▸ Collected data
--------
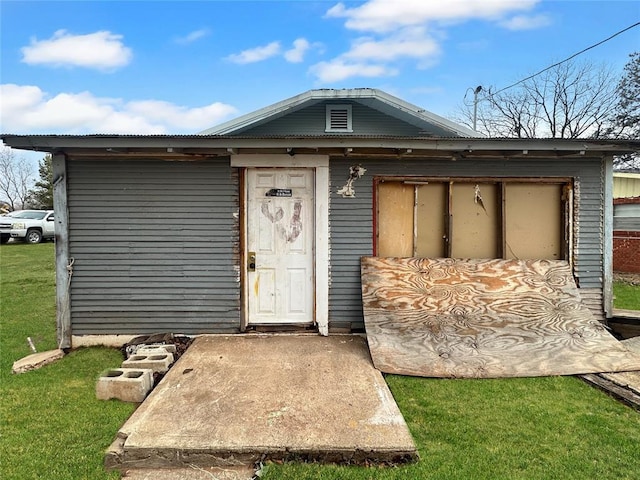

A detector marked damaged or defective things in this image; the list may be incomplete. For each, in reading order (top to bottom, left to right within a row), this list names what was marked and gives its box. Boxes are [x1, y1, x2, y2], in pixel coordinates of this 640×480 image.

warped plywood sheet [360, 258, 640, 378]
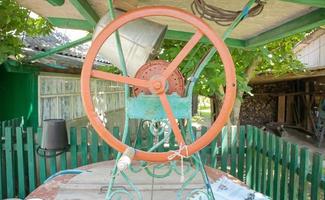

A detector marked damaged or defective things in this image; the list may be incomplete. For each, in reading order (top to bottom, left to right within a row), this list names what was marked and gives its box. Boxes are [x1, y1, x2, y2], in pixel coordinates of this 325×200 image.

rusty metal surface [131, 59, 182, 96]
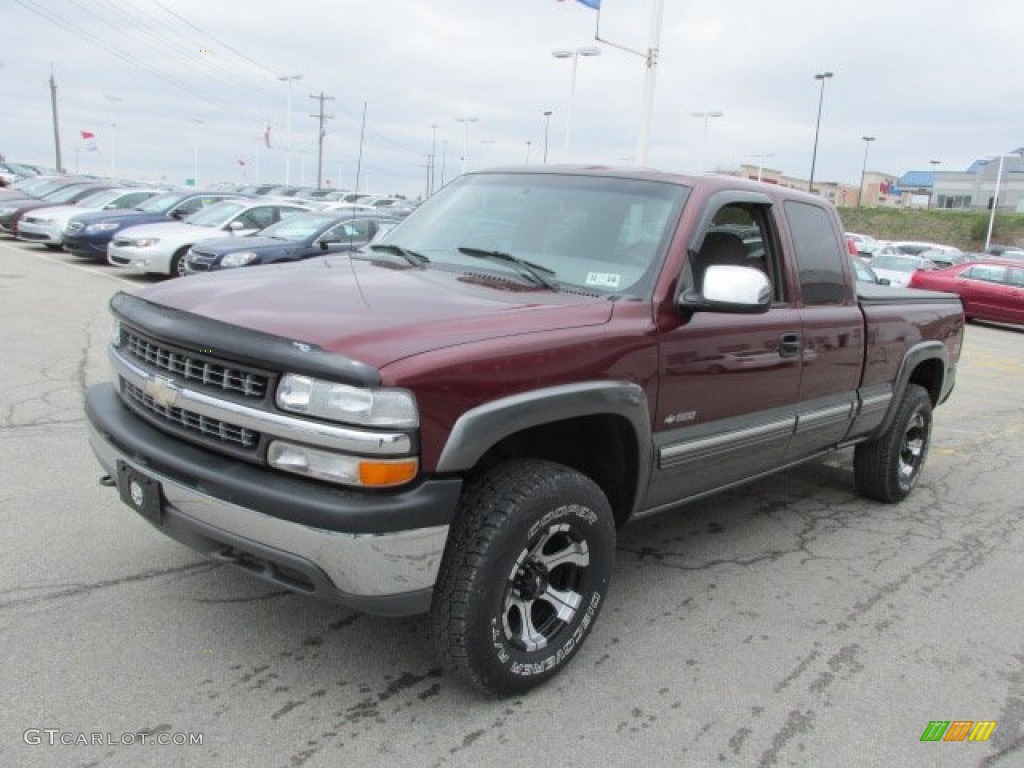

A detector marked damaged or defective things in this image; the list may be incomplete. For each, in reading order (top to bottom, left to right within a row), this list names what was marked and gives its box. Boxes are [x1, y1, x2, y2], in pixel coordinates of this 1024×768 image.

cracked pavement [0, 237, 1019, 765]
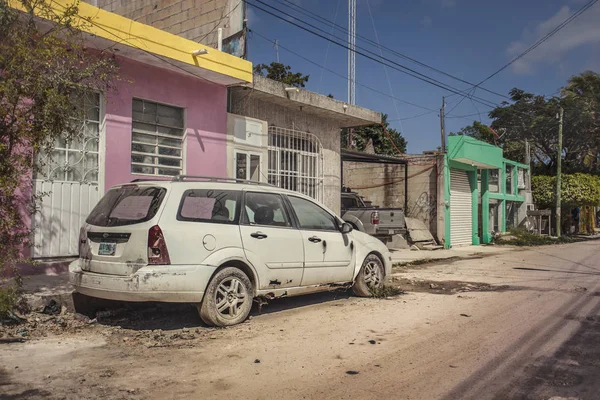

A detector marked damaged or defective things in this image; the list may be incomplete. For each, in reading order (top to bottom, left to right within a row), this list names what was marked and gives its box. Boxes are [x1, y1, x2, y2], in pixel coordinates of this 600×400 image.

abandoned white car [69, 177, 394, 326]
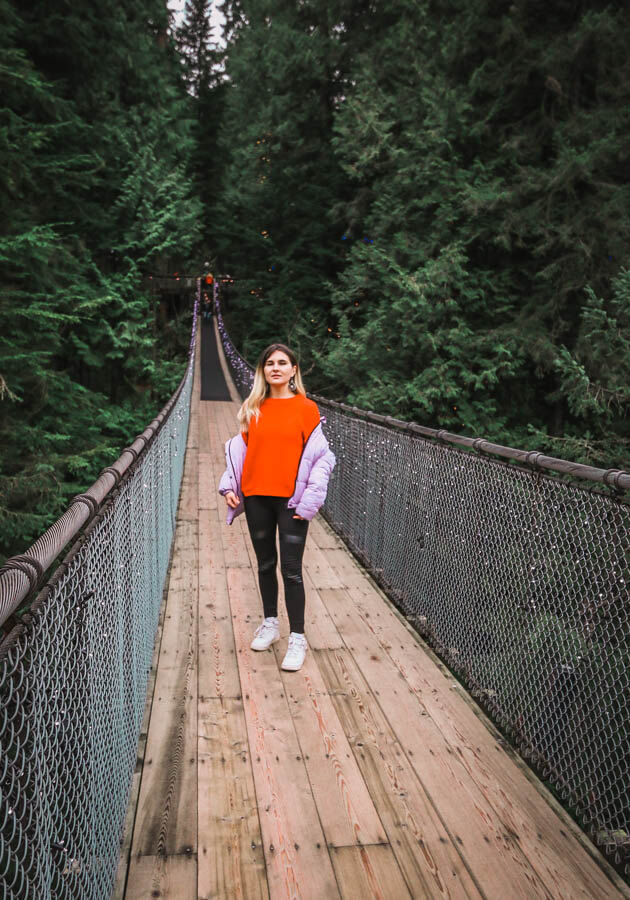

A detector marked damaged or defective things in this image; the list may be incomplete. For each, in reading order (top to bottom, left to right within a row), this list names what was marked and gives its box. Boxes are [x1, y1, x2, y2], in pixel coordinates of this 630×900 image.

ripped leggings [244, 496, 308, 636]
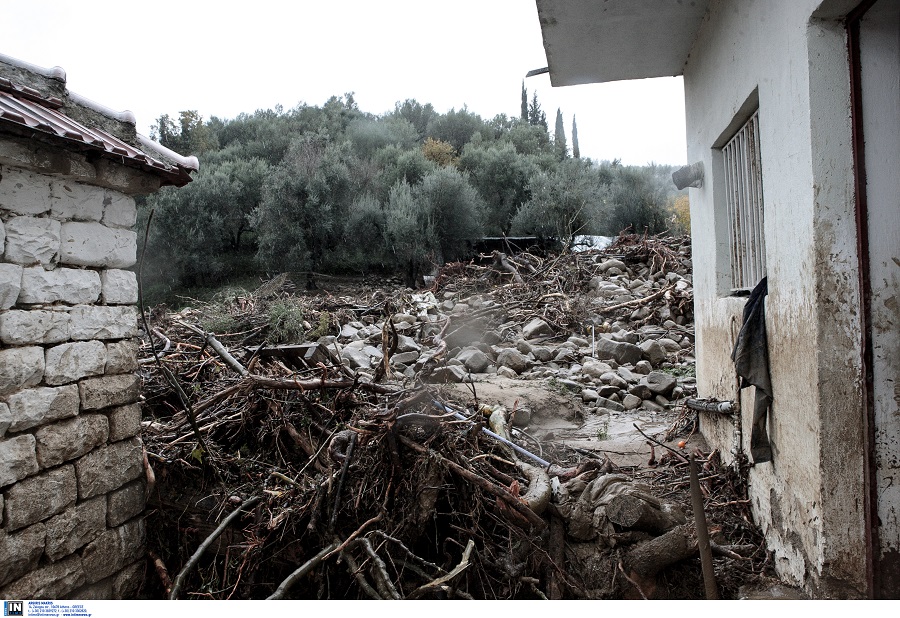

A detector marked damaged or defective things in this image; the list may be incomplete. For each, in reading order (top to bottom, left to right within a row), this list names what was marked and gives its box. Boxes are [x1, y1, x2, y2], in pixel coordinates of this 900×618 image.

damaged house [0, 54, 196, 596]
damaged house [536, 0, 900, 596]
building wall with peeling paint [684, 0, 872, 596]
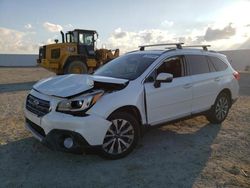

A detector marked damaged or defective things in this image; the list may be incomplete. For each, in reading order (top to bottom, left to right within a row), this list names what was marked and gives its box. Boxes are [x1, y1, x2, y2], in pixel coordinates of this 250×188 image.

damaged hood [33, 74, 129, 97]
cracked headlight [57, 90, 103, 115]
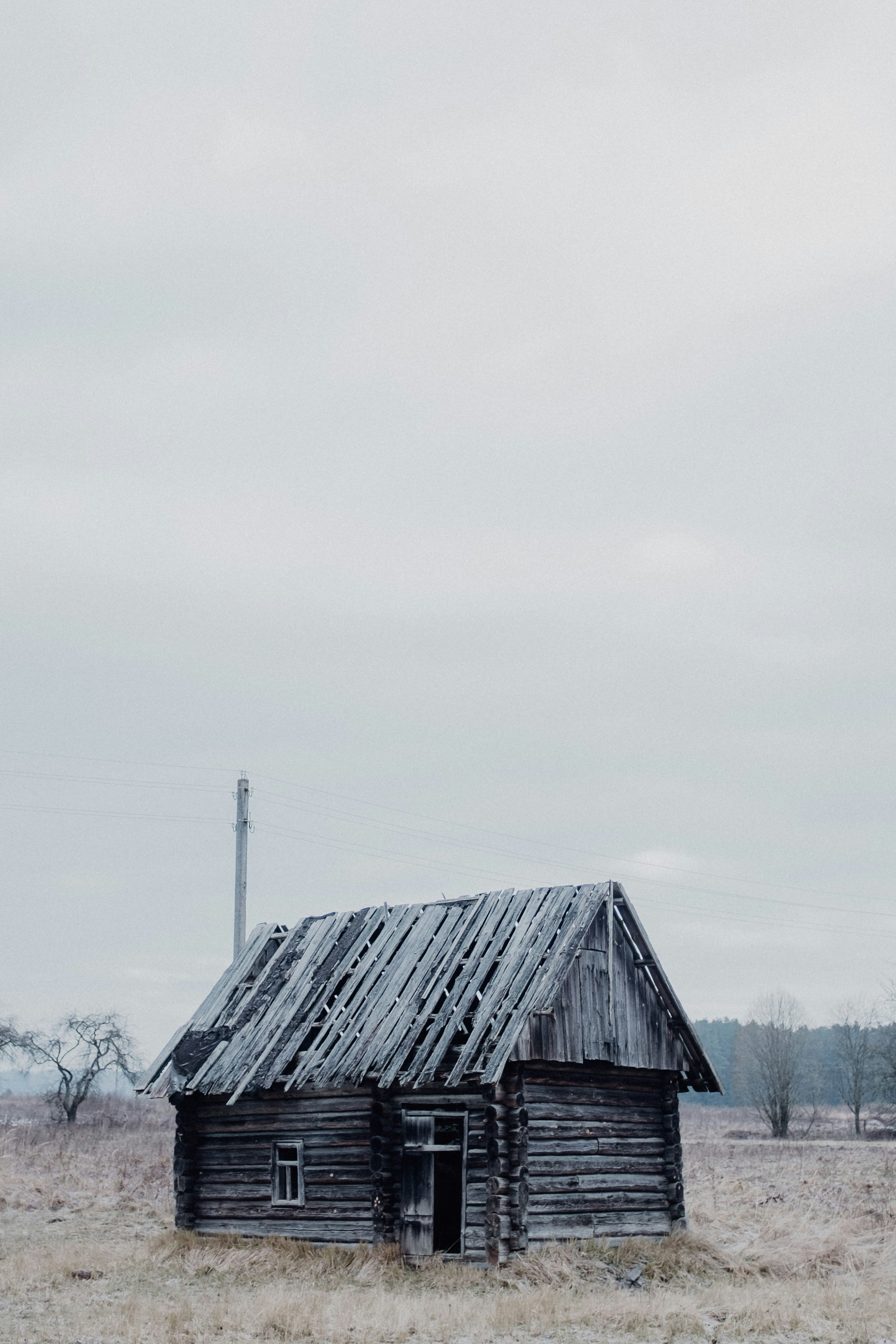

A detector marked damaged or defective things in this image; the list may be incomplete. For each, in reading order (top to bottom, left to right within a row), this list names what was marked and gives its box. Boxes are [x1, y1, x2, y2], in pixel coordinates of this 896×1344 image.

damaged roof with gaps [135, 882, 720, 1102]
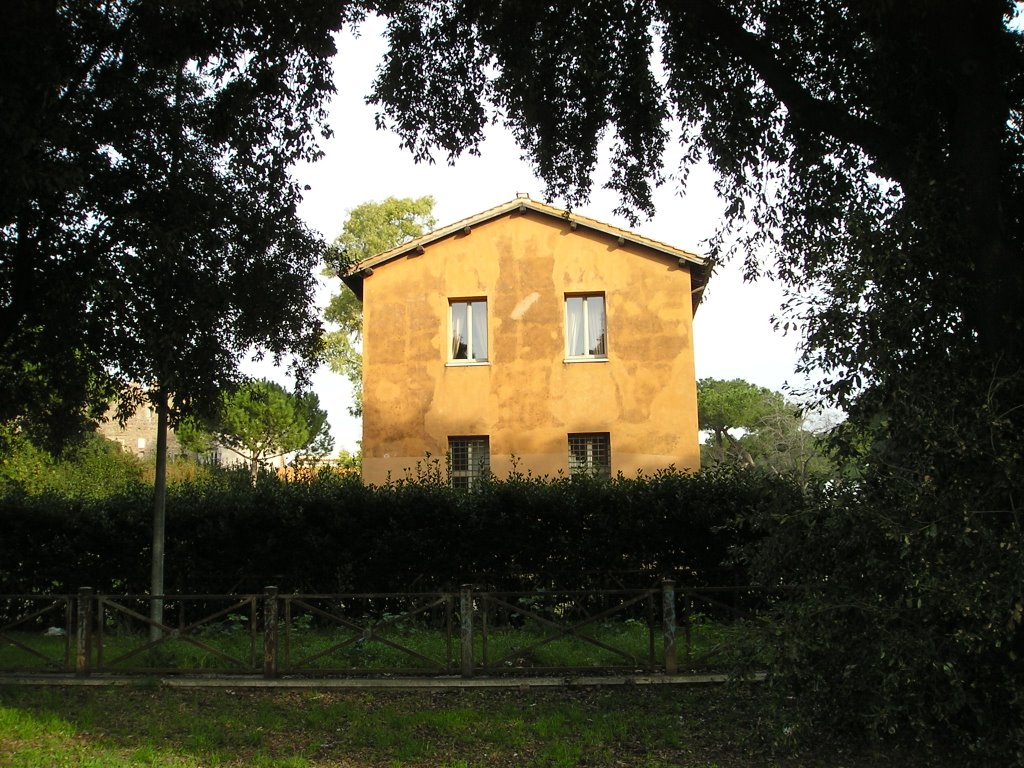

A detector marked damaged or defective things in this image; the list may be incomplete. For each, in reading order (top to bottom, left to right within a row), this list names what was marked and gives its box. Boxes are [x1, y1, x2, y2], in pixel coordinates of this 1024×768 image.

peeling plaster wall [356, 210, 700, 483]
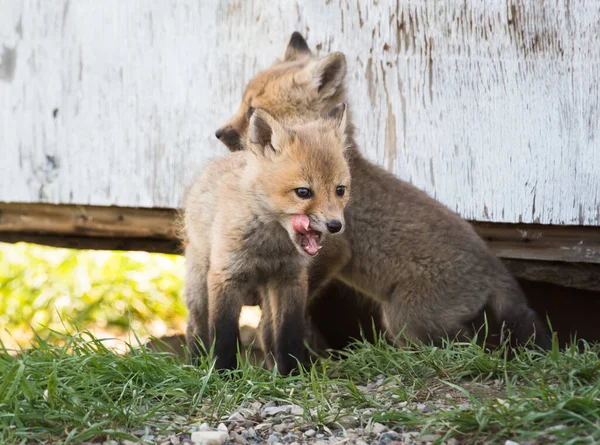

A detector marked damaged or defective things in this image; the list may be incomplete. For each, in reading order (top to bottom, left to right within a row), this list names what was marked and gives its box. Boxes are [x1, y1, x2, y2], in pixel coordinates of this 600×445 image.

peeling white paint [0, 0, 596, 222]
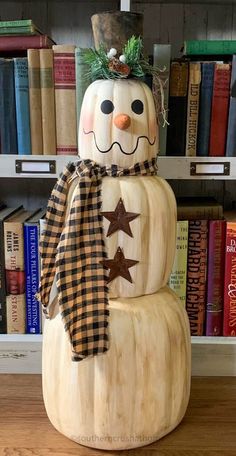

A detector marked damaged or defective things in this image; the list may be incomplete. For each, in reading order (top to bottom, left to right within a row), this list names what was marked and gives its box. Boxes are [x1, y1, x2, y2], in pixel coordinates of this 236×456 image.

rusty star cutout [100, 198, 139, 237]
rusty star cutout [101, 248, 138, 284]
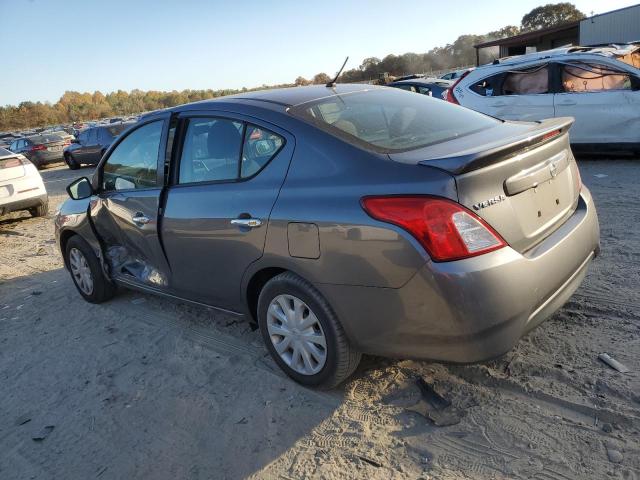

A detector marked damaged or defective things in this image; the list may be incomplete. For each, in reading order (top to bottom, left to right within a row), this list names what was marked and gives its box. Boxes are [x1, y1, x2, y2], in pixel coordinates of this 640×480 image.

dented front door [89, 117, 172, 288]
damaged gray car [55, 84, 600, 388]
damaged car in background [55, 84, 600, 388]
damaged car in background [448, 43, 640, 153]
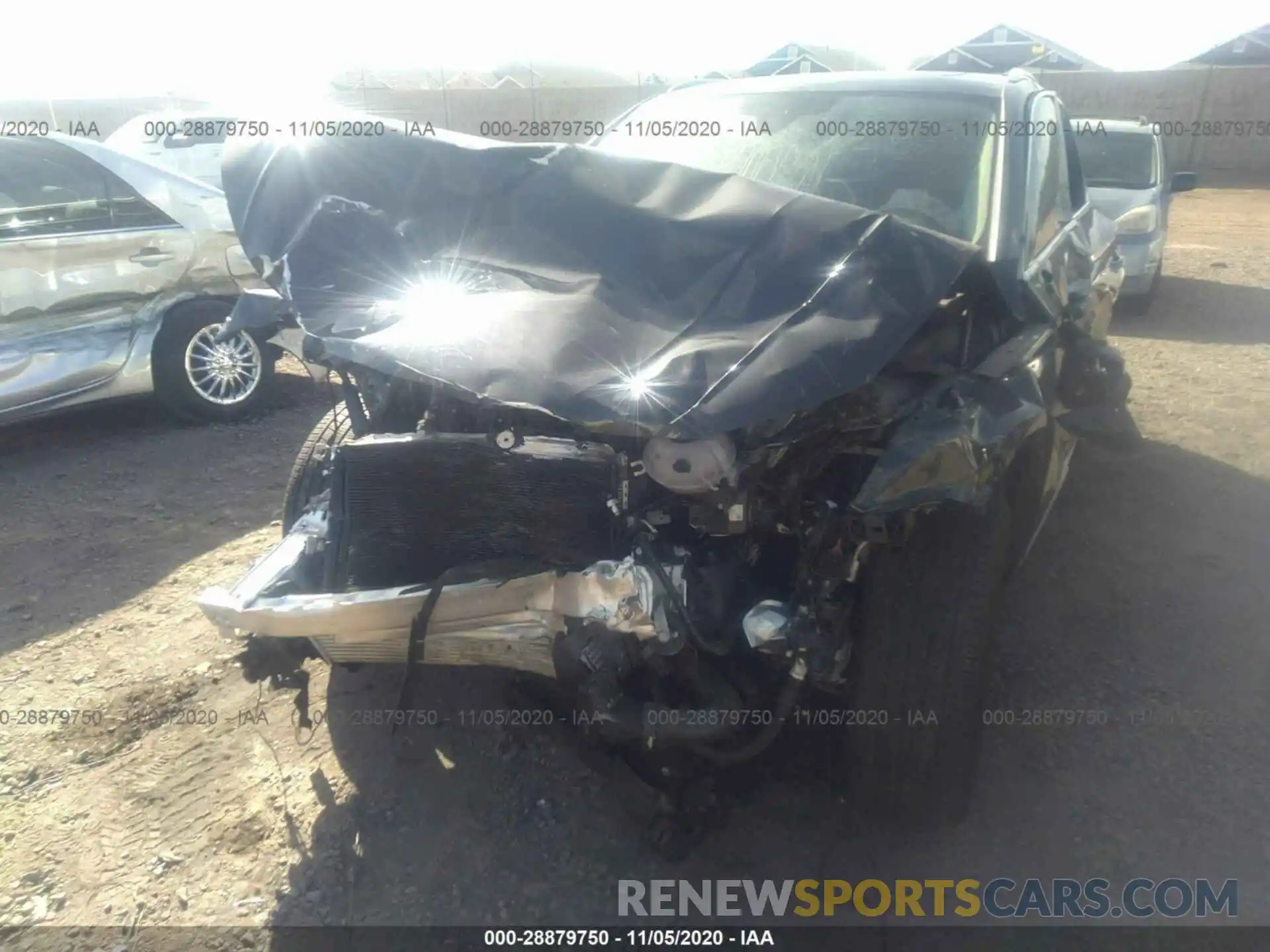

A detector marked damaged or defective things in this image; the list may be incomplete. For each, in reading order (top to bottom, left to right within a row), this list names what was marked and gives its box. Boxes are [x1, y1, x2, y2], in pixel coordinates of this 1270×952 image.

crushed hood [223, 129, 995, 439]
torn sheet metal [223, 130, 1005, 439]
damaged front bumper [196, 515, 685, 680]
torn sheet metal [199, 548, 691, 680]
wrecked dark suv [203, 71, 1138, 832]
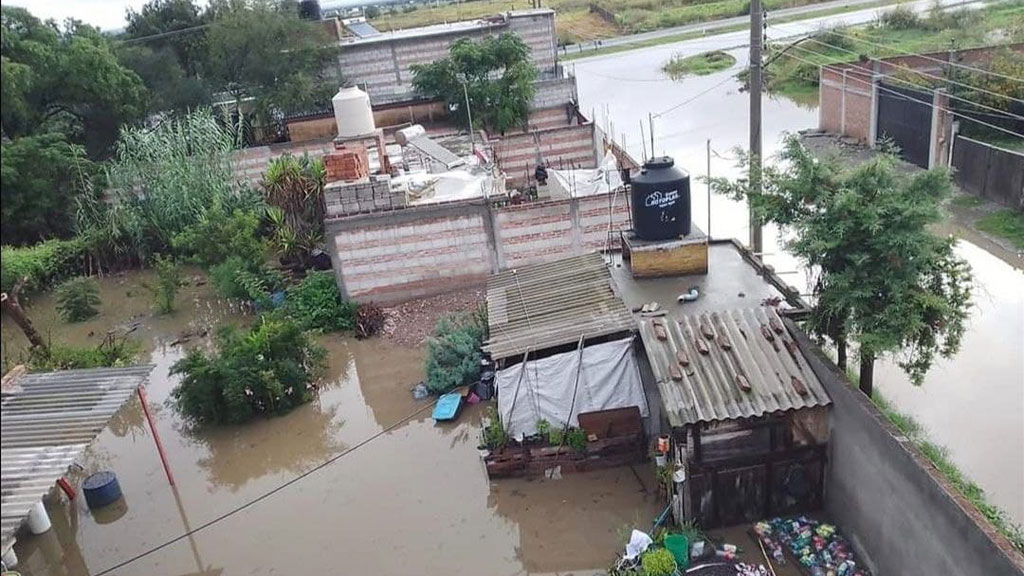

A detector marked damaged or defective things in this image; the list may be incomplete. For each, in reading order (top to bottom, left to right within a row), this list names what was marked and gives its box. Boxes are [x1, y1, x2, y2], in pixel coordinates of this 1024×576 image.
--------
▸ Requirement
The whole of the data above needs retyping exactly, with pictures omitted.

▸ Output of the task
A detector marked damaged or defective things in this image; the list may be incomplete. For each, in reading order (top to bottom, left to right within a row), this list names what was marked and gives its box. Boxes are [x1, y1, x2, y2], in pixel coordinates of this 640×480 image.

warped plywood sheet [360, 258, 640, 378]

A detector marked damaged or defective things in this image; the list may be incomplete. For each, in reading order (top to bottom, left to right within a row), this list names what was marked and gives its box. Boxes are [x1, y1, x2, y2], in pixel coordinates of this 325×200 image.

rusty metal surface [131, 59, 182, 96]

A detector marked damaged or defective things in this image; the list may be incomplete. For each, in reading order (top to bottom, left to right within a row), this list names what was marked and gives its box. Boxes are [x1, y1, x2, y2], in pixel coordinates of this 1024×768 image.

cracked pavement [0, 237, 1019, 765]

A detector marked damaged or defective things in this image; the list may be incomplete. For each, in reading order (top to bottom, left to right within a row), this list names what was marked and gives its box. Boxes are [x1, y1, x2, y2], in pixel coordinates of this 600×400 image.

abandoned white car [69, 177, 394, 326]

A detector marked damaged or defective things in this image; the list may be incomplete. For each, in reading order (top to bottom, left to right within a row), this list names what was marked and gives its box. Boxes are [x1, y1, x2, y2], in pixel coordinates of this 630×900 image.

ripped leggings [244, 496, 308, 636]

A detector marked damaged or defective things in this image; the list may be incomplete. For each, in reading order (top to bottom, left to right within a row), this list names what was marked and gives its box. Boxes are [x1, y1, x2, y2], in pixel coordinates of this 900×618 image.

damaged house [0, 54, 196, 596]
damaged house [536, 0, 900, 596]
building wall with peeling paint [684, 0, 872, 596]

A detector marked damaged or defective things in this image; the list may be incomplete. For each, in reading order (top to bottom, left to right within a row), this list names what was marked and gives its box. Boxes are [x1, y1, x2, y2], in pixel coordinates of this 250×188 image.

damaged hood [33, 74, 129, 97]
cracked headlight [57, 90, 103, 115]

A detector marked damaged or defective things in this image; the list may be incomplete. For each, in reading order (top to bottom, left to right within a row), this list names what was marked and gives its box. Boxes are [x1, y1, x2, y2], in pixel coordinates of this 896×1344 image.

damaged roof with gaps [135, 882, 720, 1102]

A detector marked damaged or defective things in this image; the list may be incomplete. For each, in reading order (top to bottom, left to right within a row), this list names what was marked and gives its box. Boxes are [x1, y1, x2, y2], in pixel coordinates of this 1024×768 image.

peeling plaster wall [356, 210, 700, 483]

A detector marked damaged or defective things in this image; the list may be incomplete. For each, in reading order (top to bottom, left to right within a row), this list names what was marked and gives its box. Boxes are [x1, y1, x2, y2], in pixel coordinates of this 600×445 image.

peeling white paint [0, 0, 596, 222]

A detector marked damaged or defective things in this image; the list may be incomplete. For each, in reading order (top to bottom, left to right within a row), this list names what was marked and gives its box. Boxes are [x1, y1, x2, y2], in pixel coordinates of this 236×456 image.

rusty star cutout [100, 198, 139, 237]
rusty star cutout [101, 248, 138, 284]

A detector marked damaged or defective things in this image; the list may be incomplete. For each, in reading order (top to bottom, left to right within a row), this list names what was marked and gives its box. Boxes are [x1, y1, x2, y2], in pixel coordinates of this 640×480 image.

dented front door [89, 117, 172, 288]
damaged gray car [55, 84, 600, 388]
damaged car in background [55, 84, 600, 388]
damaged car in background [448, 43, 640, 153]

A detector marked damaged or defective things in this image; the list may be incomplete. For each, in reading order (top to bottom, left to right within a row), this list names what was marked and gives its box. Boxes are [x1, y1, x2, y2], in pixel coordinates of this 1270×952 image.

crushed hood [223, 129, 995, 439]
torn sheet metal [223, 130, 1005, 439]
damaged front bumper [196, 515, 685, 680]
torn sheet metal [199, 548, 691, 680]
wrecked dark suv [203, 71, 1138, 832]

A detector marked damaged or defective things in this image; the list may be incomplete. For each, in reading order (top to bottom, left to right within a row), this list names what was marked and gives its box. Boxes are [x1, y1, x2, y2], in pixel coordinates of this 1024×576 image.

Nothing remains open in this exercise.